Pick each line containing "very" out of the records.

Provided data —
+===+
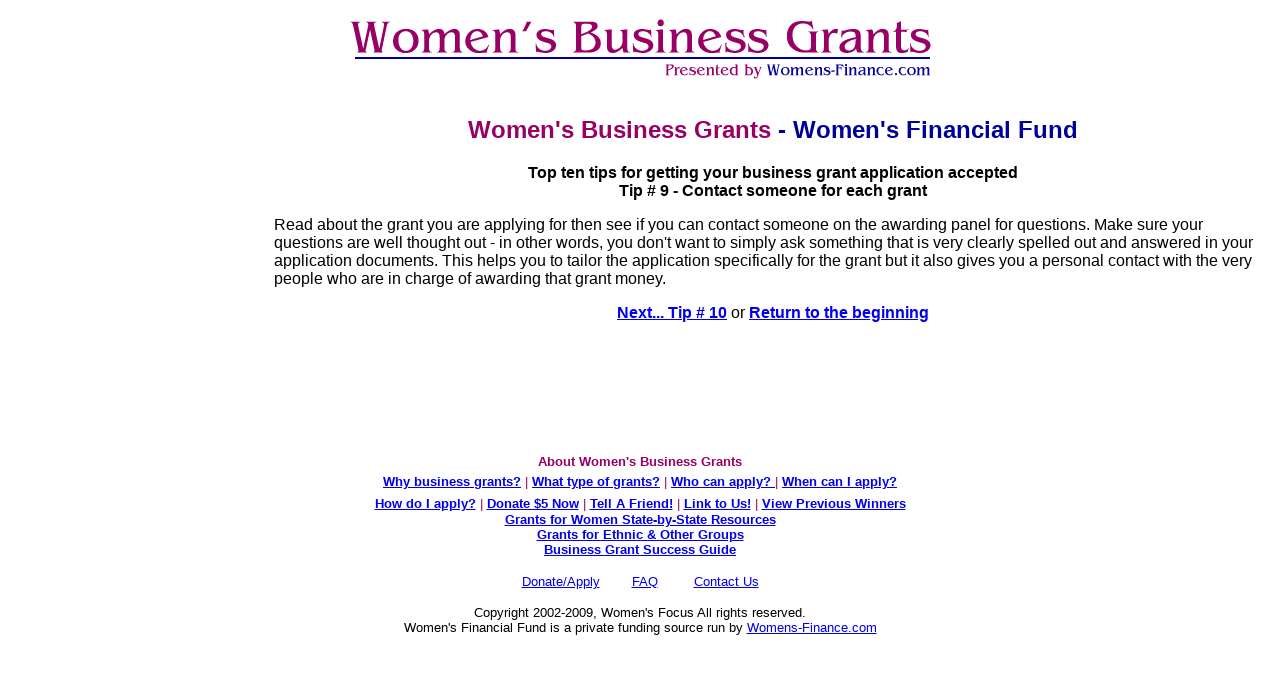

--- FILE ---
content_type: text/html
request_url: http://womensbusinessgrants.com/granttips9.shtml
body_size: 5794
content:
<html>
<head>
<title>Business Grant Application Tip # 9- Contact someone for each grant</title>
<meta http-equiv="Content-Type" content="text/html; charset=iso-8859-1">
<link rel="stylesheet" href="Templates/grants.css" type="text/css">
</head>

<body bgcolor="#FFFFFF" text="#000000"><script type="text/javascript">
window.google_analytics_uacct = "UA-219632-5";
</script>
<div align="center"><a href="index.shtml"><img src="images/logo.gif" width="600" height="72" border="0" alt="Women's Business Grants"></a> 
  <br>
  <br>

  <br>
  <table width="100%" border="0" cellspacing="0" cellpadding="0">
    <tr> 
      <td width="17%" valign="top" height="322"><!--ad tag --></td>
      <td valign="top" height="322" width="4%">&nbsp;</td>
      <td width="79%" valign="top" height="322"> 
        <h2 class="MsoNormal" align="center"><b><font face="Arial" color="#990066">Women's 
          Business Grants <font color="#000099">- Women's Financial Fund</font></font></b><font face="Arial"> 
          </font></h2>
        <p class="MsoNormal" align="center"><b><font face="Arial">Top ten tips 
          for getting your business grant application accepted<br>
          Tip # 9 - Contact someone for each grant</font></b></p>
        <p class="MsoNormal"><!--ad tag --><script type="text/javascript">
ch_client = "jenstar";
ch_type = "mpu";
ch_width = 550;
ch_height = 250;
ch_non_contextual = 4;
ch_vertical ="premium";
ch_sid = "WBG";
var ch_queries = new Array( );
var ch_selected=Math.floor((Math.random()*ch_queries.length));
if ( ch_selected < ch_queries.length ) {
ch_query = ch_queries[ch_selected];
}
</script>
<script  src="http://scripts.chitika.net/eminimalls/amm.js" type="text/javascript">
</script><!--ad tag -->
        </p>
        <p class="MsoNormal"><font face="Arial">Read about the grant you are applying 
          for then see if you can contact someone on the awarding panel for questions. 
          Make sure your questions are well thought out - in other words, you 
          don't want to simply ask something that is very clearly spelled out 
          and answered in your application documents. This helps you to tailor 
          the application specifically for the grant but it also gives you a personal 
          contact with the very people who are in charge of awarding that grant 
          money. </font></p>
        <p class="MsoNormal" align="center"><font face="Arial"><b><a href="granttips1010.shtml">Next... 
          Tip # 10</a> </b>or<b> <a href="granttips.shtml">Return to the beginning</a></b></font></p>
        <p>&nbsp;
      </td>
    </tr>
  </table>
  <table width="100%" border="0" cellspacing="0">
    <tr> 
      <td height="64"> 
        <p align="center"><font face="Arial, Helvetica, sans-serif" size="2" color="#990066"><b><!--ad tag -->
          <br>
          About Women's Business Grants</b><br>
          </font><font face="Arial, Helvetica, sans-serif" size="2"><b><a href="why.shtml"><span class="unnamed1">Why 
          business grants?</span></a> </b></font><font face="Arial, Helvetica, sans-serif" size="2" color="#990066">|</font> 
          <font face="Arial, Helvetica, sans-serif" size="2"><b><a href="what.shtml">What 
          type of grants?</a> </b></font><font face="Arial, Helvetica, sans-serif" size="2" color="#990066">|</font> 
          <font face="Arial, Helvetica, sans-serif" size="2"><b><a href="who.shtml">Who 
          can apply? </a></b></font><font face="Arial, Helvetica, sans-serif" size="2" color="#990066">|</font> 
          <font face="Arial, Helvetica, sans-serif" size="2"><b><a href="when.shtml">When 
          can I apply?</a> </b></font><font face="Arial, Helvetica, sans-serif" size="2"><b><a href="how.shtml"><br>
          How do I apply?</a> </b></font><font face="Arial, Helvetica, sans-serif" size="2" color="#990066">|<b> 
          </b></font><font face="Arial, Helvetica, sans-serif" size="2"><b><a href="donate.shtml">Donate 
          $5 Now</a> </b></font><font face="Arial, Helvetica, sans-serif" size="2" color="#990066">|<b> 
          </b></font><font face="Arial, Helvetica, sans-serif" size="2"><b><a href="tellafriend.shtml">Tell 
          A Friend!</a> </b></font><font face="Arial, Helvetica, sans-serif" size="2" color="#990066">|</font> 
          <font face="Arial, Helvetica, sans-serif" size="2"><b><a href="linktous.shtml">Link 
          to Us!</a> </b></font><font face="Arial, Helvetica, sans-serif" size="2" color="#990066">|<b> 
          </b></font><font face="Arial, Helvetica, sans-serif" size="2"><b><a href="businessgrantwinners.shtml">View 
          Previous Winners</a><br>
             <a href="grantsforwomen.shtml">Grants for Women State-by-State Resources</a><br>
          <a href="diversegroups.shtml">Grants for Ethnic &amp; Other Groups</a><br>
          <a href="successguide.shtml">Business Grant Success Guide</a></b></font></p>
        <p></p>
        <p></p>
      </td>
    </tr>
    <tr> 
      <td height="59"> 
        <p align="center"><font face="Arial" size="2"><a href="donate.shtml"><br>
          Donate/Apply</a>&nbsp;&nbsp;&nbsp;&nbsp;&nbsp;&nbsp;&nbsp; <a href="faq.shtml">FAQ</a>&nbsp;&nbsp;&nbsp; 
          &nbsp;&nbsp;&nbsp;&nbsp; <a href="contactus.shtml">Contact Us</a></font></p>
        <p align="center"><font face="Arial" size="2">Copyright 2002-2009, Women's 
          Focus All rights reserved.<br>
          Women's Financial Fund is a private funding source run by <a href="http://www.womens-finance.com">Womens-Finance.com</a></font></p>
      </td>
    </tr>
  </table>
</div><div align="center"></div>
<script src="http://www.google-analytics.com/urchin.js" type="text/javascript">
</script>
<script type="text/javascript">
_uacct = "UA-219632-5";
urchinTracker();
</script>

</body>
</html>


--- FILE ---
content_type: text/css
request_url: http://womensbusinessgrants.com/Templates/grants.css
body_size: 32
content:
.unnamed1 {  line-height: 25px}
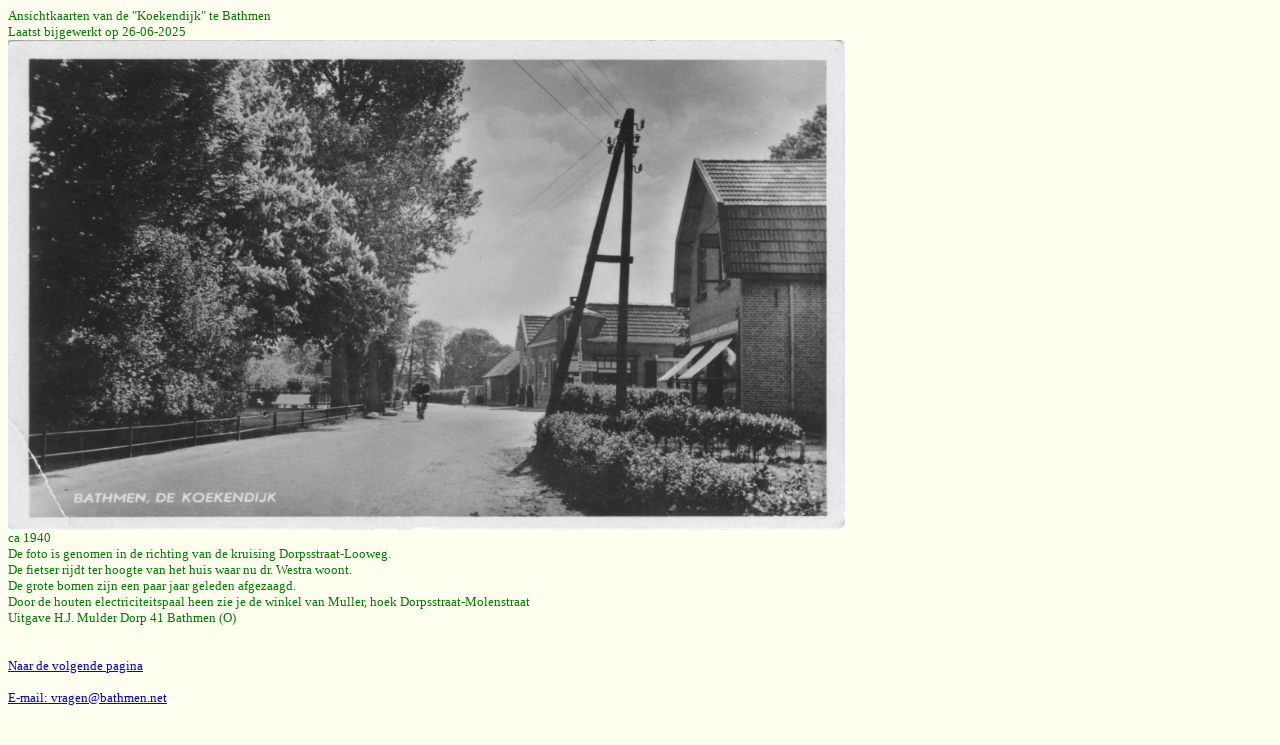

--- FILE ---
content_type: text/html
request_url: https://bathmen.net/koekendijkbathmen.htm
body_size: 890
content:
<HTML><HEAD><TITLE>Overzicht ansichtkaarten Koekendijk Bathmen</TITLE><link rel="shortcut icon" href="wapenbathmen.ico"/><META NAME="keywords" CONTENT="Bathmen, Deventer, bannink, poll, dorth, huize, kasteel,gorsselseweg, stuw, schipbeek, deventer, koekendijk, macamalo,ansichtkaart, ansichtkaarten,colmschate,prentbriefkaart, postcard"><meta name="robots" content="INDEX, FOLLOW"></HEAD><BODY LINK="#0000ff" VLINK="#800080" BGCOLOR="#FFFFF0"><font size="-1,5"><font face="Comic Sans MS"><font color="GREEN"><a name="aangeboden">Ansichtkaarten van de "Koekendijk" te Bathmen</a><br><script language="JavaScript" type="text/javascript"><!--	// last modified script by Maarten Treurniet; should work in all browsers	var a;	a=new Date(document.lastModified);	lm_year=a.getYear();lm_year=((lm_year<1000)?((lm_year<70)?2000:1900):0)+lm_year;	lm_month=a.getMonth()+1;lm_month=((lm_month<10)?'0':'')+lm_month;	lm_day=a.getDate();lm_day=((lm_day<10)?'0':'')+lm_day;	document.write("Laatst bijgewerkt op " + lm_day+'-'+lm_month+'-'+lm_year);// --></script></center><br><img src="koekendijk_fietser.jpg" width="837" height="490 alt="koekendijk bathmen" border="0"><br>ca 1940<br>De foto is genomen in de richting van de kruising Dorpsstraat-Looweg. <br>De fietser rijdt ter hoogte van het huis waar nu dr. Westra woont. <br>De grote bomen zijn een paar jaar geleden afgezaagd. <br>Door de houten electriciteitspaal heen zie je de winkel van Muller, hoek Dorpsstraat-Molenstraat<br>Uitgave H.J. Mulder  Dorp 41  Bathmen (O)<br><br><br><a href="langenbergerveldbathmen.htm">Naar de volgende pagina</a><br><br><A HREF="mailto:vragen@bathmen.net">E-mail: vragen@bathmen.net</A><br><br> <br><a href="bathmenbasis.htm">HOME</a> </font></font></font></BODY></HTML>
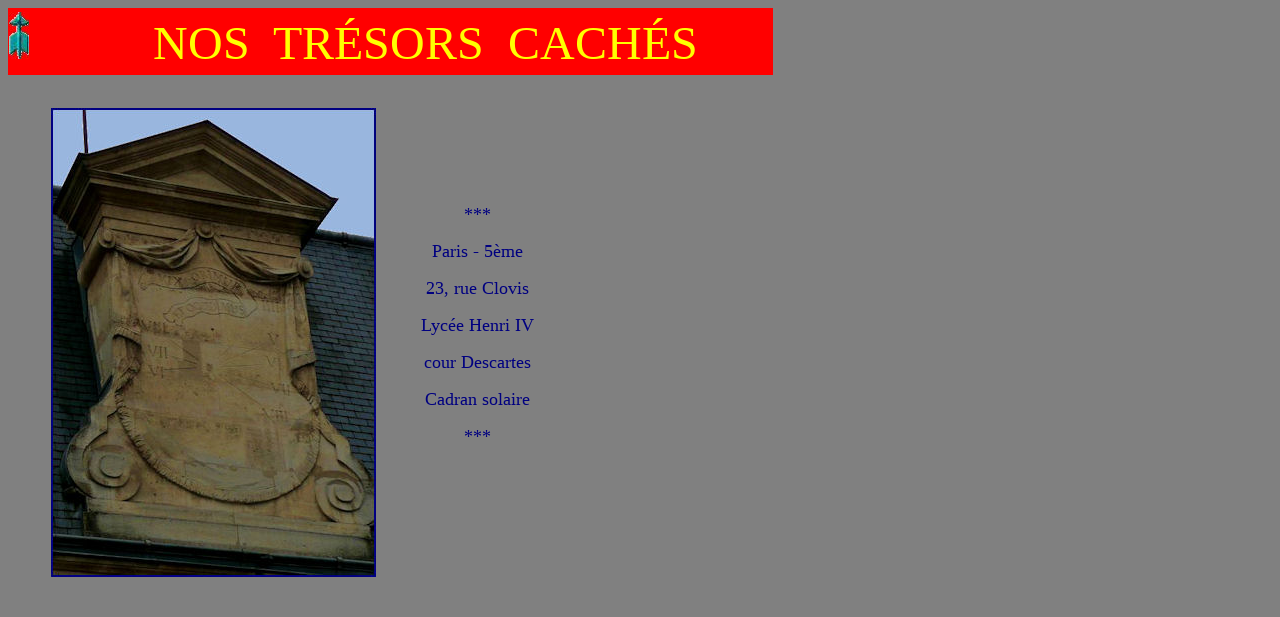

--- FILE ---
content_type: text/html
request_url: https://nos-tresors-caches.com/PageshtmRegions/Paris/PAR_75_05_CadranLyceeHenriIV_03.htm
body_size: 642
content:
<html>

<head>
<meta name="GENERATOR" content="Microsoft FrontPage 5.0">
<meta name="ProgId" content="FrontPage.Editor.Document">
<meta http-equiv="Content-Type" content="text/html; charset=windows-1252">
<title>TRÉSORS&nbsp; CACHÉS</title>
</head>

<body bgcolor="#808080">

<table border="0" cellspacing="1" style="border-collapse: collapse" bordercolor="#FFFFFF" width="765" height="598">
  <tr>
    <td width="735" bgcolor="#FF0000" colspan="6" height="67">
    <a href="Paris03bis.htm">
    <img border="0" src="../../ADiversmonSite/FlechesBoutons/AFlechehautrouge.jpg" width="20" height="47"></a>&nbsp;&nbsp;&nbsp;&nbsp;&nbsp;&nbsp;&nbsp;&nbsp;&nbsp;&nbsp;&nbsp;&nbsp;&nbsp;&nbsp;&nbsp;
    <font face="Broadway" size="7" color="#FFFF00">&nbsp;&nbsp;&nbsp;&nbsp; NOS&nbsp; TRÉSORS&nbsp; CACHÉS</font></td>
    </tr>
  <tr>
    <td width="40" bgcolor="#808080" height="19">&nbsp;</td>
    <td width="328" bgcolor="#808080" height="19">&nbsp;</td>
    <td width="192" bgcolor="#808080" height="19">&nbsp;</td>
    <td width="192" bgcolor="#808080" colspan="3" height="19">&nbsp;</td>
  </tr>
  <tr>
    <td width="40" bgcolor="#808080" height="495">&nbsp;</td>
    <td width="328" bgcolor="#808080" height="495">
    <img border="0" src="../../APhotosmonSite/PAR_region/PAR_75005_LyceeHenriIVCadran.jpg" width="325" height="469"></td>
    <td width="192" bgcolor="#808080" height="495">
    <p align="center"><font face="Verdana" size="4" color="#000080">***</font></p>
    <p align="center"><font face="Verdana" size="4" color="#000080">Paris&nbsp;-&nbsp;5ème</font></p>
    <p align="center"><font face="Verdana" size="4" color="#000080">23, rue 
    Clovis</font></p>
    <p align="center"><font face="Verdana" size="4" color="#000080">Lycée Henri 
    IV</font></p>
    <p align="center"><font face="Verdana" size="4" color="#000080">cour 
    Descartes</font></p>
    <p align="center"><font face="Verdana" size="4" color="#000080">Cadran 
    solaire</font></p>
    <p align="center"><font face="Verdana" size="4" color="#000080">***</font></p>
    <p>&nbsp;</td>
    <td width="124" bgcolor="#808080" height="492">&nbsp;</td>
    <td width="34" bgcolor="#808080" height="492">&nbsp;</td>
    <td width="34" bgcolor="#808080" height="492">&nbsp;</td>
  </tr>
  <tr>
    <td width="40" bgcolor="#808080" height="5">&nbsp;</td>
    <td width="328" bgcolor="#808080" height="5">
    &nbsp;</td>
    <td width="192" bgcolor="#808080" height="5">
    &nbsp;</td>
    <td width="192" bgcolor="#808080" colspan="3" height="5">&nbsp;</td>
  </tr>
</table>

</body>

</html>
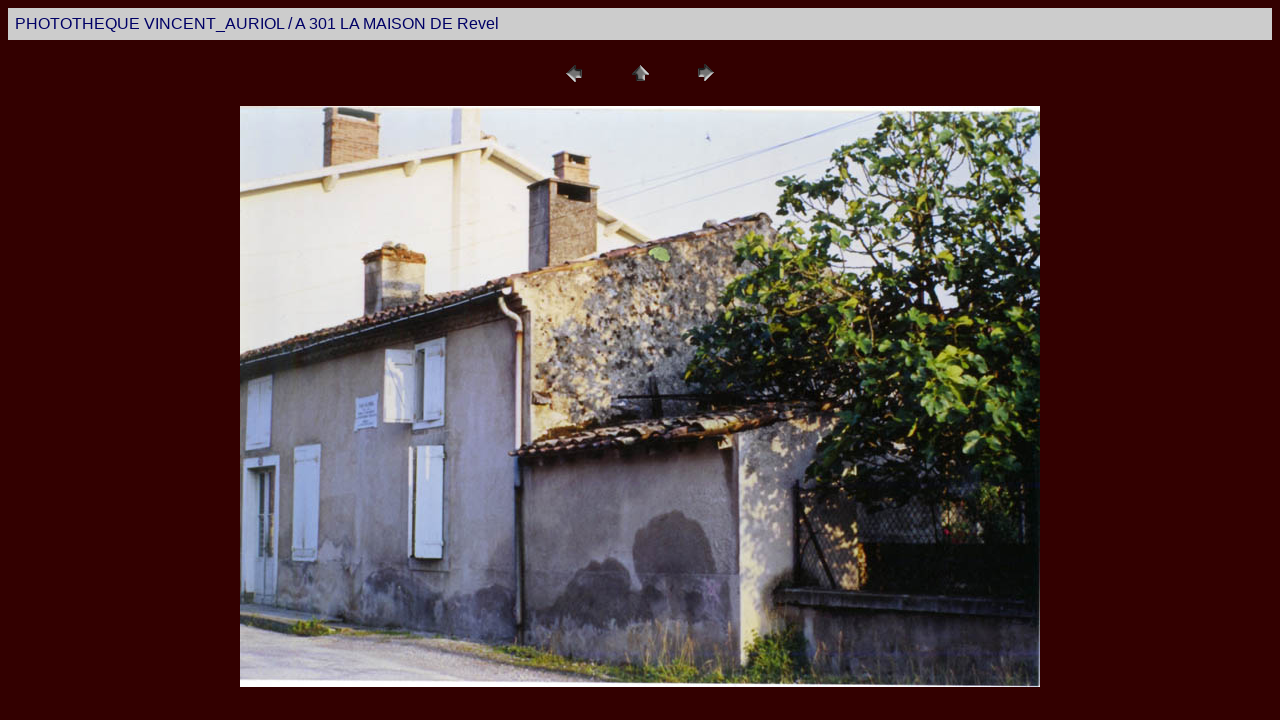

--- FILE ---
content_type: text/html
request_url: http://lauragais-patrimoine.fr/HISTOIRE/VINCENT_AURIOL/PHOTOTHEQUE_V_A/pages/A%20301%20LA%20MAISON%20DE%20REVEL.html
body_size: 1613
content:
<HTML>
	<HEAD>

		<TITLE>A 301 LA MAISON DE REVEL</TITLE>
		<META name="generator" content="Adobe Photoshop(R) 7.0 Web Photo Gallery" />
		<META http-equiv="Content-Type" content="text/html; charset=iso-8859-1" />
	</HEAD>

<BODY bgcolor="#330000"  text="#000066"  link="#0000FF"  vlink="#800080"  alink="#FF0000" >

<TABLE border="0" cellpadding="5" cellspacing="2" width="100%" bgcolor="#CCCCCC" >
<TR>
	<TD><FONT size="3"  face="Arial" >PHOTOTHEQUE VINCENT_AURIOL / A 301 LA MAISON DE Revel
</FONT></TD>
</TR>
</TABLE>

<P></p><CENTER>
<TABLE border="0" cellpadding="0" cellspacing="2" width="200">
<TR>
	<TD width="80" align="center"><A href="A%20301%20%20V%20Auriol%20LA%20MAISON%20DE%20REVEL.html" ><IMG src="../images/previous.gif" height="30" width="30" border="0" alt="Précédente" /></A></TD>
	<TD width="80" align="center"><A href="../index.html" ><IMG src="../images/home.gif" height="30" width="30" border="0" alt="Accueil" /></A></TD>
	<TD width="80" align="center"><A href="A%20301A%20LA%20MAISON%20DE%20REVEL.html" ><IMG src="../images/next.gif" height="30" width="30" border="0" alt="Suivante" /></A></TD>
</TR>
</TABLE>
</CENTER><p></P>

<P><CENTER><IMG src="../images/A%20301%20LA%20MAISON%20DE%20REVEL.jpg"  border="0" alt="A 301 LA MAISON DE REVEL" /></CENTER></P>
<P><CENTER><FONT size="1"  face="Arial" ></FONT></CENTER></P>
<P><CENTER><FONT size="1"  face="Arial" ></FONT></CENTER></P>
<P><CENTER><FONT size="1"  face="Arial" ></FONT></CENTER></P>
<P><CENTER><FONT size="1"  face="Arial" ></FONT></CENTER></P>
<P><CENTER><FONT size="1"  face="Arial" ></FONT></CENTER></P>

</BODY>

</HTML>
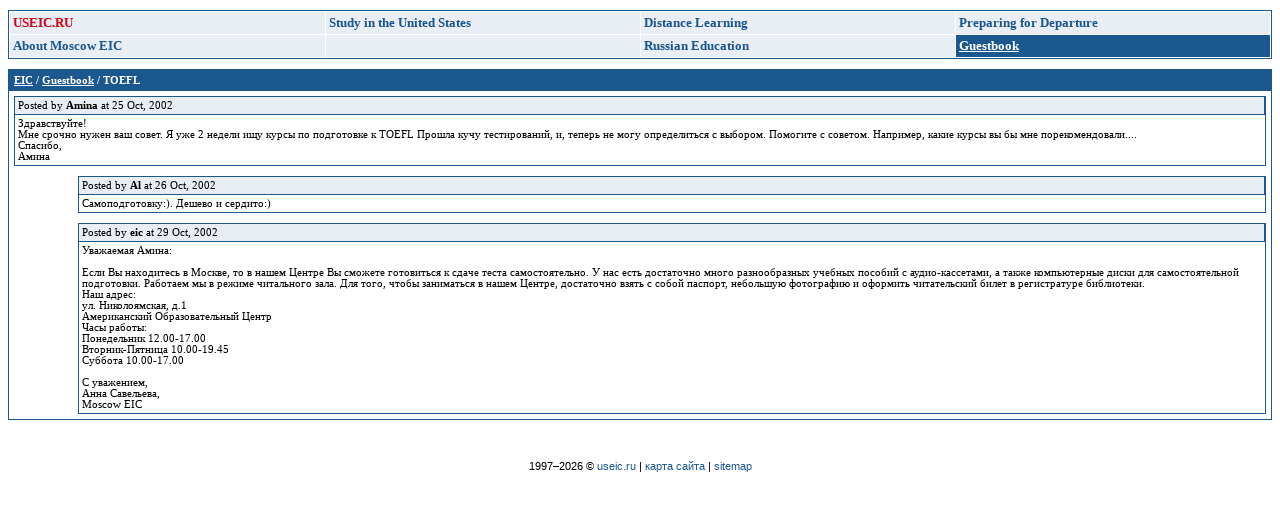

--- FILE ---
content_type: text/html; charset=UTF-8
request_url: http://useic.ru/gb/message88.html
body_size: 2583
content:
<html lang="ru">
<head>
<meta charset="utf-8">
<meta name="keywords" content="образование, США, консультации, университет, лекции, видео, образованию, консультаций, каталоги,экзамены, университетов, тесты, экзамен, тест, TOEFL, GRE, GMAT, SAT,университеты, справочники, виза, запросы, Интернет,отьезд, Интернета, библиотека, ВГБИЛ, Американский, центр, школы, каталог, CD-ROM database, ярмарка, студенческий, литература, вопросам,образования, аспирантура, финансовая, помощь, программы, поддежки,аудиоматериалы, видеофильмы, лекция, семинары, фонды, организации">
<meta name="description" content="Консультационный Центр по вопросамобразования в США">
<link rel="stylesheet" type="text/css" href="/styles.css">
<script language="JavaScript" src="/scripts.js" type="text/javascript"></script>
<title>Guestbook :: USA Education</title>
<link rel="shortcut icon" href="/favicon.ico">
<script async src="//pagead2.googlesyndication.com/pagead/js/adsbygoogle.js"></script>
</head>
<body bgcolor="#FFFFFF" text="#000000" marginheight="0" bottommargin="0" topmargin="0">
+===+
Completed task —
          don't want to simply ask something that is very clearly spelled out 
          contact with the very people who are in charge of awarding that grant 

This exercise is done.